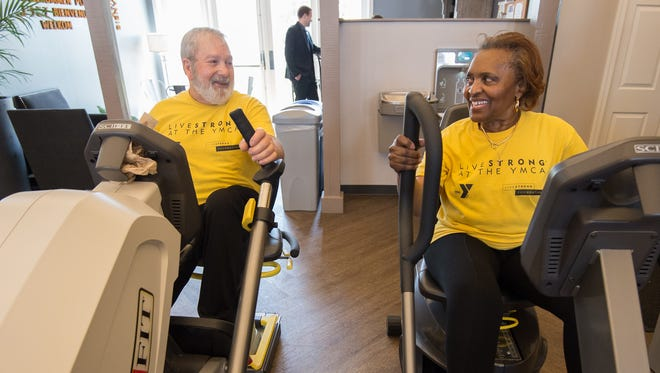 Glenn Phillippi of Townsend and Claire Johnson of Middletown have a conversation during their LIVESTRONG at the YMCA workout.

...

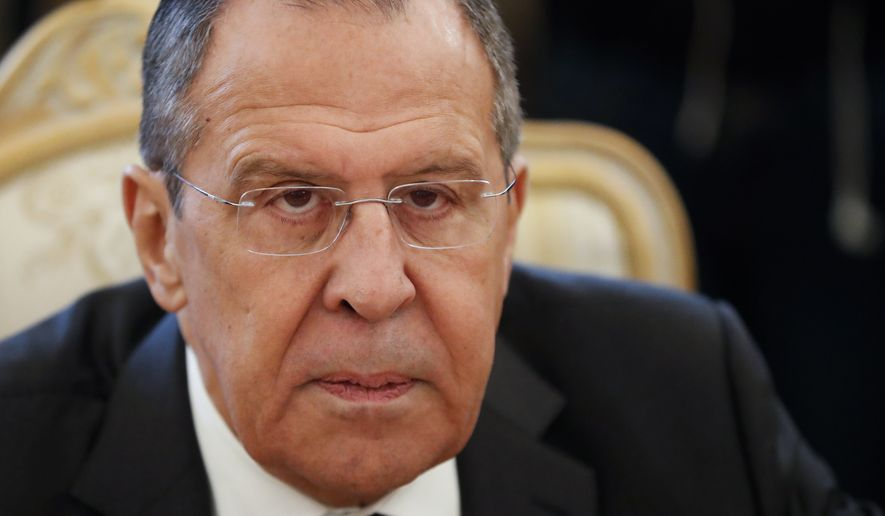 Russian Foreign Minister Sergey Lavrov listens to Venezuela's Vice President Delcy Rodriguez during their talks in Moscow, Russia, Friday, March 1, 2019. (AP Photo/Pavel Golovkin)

* * *

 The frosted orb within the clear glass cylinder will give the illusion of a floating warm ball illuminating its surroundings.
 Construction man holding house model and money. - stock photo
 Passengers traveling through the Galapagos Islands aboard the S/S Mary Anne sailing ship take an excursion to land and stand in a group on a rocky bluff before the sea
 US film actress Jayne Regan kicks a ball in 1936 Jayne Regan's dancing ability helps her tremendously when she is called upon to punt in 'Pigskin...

[THE PROBLEM] Work out how many lines in the data hold the word "ball"; reply with the number alone.

[RESULT BELOW] 2